Unconventional Thermophotonic Charge Density Wave

TL;DR

This paper uncovers an unconventional thermophotonic effect in charge density wave material TiSe2, revealing negative temperature dependence in thermal photon transport due to interplay of plasmon polaritons and CDW excitations, with implications for heat flow control.

Contribution

It introduces the concept of thermophotonic-CDW ($tp$-CDW) and demonstrates its unique thermal transport properties through combined theoretical approaches.

Findings

Negative temperature dependence in thermal photon transport.

Interplay of plasmon polaritons and CDW excitations causes anomalous effects.

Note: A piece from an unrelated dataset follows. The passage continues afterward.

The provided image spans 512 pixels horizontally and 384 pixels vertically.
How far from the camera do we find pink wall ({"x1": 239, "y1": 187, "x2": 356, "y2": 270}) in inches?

Potential for controllable heat flow manipulation in energy devices.

Abstract

Charge-order states of broken symmetry, such as charge density wave (CDW), are able to induce exceptional physical properties, however, the precise understanding of the underlying physics is still elusive. Here, we combine fluctuational electrodynamics and density functional theory to reveal an unconventional thermophotonic effect in CDW-bearing TiSe$_2$, referred to as thermophotonic-CDW ($tp$-CDW). The interplay of plasmon polariton and CDW electron excitations give rise to an anomalous negative temperature dependency in thermal photons transport, offering an intuitive fingerprint for a transformation of the electron order. Additionally, the demonstrated nontrivial features of $tp$-CDW transition hold promise for a controllable manipulation of heat flow, which could be extensively utilized in various fields such as thermal science and electron dynamics, as well as in next-generation energy devices.